# Exercise task
Pick out and copy each line of the listing below that contains the word "furthest". Case counts.

# Stored entries
* Start *

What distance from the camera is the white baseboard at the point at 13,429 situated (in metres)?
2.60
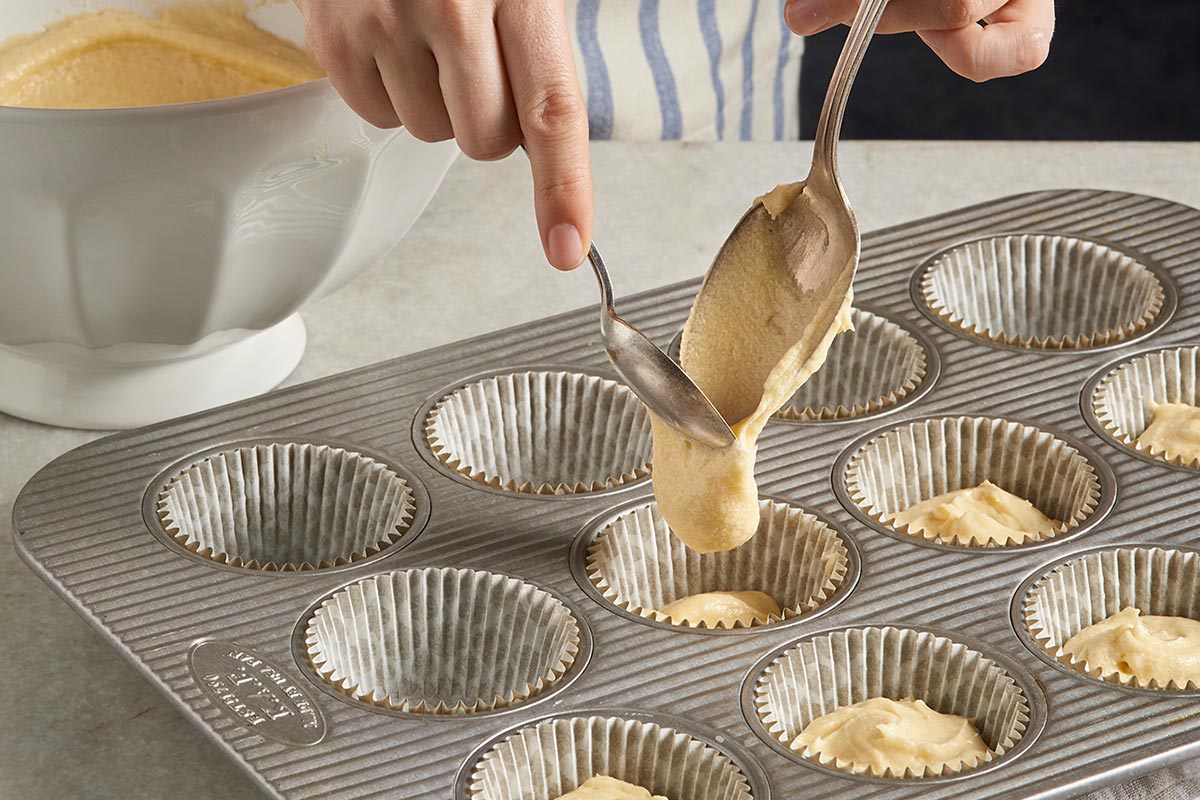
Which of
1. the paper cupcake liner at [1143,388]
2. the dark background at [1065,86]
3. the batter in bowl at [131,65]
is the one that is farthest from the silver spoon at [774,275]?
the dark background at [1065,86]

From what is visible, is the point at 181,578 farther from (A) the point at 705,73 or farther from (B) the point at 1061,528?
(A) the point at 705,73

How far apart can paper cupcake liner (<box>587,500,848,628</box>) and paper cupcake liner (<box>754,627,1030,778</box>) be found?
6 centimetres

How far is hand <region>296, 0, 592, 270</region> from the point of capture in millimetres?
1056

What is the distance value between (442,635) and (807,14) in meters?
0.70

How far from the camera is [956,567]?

* End *
* Start *

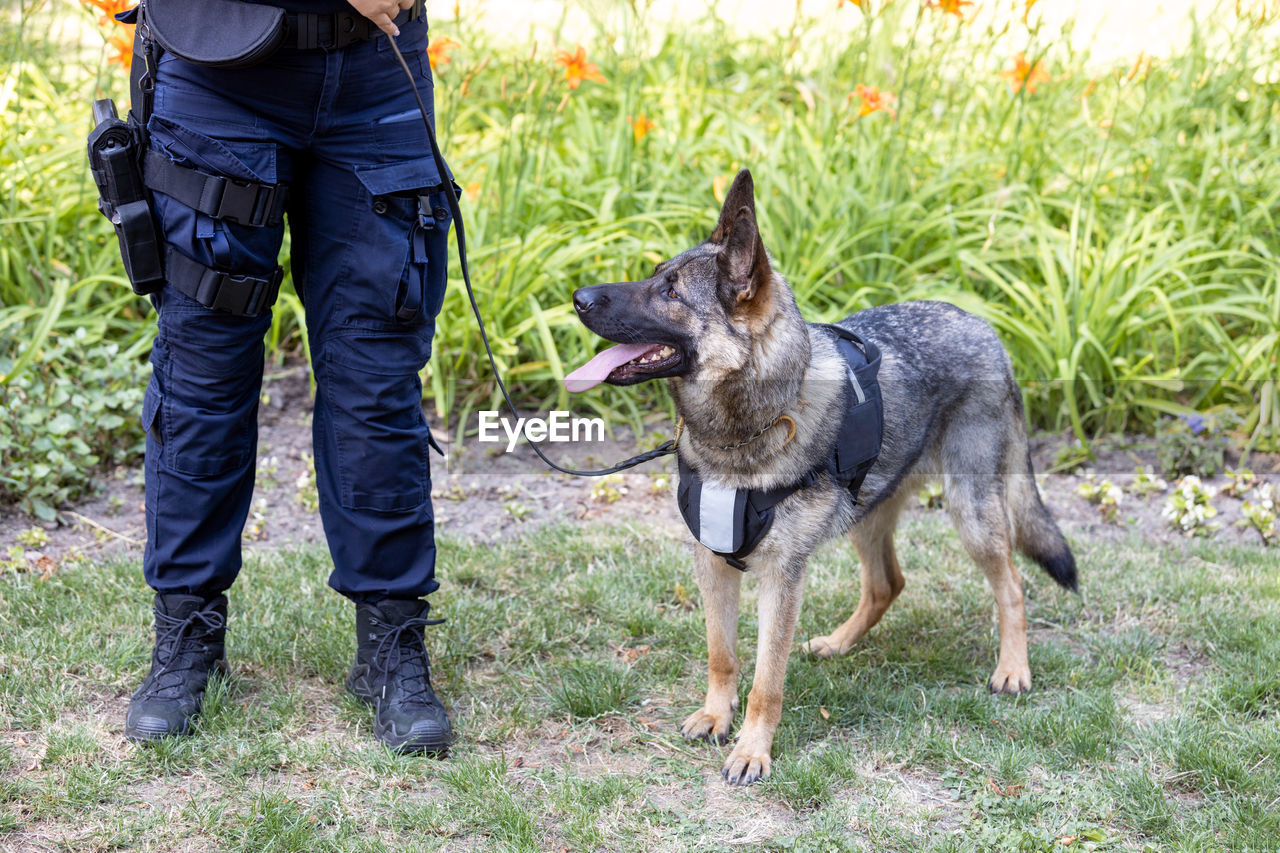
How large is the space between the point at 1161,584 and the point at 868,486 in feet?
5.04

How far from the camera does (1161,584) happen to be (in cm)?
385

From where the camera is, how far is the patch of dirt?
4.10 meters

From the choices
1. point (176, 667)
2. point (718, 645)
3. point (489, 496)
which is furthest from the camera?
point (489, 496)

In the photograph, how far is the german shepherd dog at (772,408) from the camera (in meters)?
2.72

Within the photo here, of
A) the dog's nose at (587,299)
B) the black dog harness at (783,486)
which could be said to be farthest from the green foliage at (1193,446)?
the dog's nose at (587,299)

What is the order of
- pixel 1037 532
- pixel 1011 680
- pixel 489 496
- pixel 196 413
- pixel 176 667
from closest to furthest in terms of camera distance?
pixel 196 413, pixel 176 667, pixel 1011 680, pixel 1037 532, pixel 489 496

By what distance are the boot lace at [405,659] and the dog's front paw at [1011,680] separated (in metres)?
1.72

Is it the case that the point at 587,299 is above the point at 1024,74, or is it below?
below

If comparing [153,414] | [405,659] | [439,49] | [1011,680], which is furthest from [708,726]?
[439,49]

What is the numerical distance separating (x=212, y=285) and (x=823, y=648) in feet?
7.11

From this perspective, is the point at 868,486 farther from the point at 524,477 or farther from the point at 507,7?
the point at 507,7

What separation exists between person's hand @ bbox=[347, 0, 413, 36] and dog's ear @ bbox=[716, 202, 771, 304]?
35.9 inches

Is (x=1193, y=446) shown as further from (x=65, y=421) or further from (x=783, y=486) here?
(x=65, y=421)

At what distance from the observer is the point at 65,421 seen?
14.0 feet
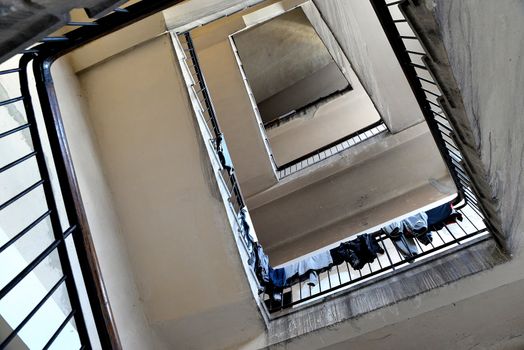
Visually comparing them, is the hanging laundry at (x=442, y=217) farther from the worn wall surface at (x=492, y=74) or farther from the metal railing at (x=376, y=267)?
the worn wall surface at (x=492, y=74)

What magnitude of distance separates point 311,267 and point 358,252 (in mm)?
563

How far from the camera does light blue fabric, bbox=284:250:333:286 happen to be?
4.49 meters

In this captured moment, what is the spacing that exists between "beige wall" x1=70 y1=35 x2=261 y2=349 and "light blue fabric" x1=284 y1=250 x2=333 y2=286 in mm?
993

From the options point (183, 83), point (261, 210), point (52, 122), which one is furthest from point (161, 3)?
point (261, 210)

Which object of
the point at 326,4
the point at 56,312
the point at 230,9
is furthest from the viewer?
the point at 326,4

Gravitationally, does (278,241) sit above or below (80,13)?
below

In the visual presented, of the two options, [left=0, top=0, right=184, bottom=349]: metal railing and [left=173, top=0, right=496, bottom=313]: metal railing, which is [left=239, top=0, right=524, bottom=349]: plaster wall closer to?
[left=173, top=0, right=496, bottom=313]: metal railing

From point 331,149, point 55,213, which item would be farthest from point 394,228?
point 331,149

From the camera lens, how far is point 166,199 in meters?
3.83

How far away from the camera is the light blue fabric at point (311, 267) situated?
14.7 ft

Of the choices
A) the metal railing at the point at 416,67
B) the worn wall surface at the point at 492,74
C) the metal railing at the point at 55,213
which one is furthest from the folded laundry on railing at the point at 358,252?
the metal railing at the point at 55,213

* End *
* Start *

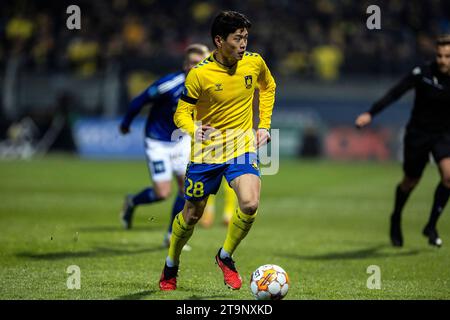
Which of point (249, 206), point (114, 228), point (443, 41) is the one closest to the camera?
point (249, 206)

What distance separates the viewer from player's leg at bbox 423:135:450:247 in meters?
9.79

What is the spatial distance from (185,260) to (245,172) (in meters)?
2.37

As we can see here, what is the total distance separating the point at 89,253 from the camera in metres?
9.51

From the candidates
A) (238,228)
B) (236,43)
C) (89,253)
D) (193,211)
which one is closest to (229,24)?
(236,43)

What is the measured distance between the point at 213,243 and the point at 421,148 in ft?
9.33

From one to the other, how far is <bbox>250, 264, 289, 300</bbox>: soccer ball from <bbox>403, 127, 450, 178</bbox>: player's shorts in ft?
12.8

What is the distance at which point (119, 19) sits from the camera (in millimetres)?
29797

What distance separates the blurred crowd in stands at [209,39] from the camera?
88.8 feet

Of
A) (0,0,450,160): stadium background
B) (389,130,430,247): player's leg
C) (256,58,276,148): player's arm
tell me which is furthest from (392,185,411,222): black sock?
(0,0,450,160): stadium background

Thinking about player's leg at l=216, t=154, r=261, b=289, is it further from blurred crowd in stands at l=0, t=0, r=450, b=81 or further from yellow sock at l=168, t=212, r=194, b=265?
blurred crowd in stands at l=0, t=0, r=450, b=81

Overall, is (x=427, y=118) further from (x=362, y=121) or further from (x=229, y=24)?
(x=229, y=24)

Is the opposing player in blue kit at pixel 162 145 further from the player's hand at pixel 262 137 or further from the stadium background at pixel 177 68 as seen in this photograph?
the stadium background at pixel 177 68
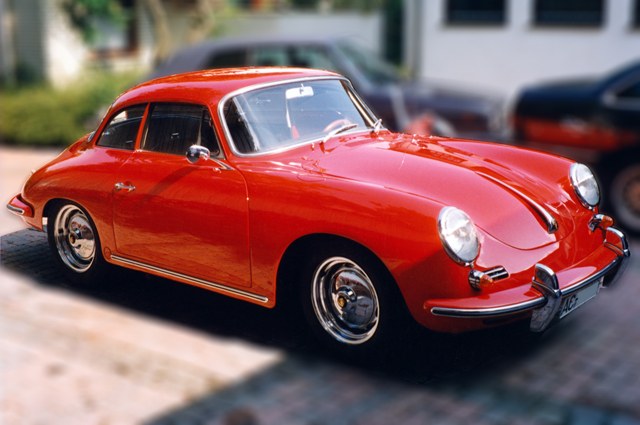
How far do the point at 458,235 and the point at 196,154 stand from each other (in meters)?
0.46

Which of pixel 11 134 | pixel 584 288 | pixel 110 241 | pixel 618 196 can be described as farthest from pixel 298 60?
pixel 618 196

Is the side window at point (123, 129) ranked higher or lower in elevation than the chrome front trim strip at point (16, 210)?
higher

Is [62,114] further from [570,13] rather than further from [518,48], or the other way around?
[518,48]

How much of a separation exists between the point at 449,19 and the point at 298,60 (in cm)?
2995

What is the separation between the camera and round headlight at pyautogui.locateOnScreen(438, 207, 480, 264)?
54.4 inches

* End *

# Exercise solution
which is furthest from the camera?
from closest to furthest in terms of camera distance?
If comparing [153,414] | [405,659] | [439,49] | [1011,680], which is furthest from [708,726]?
From the options point (183, 83), point (261, 210), point (52, 122), which one is furthest from point (161, 3)?
is furthest from the viewer?
which one is furthest from the folded laundry on railing at the point at 358,252?
tell me which is furthest from (392,185,411,222): black sock?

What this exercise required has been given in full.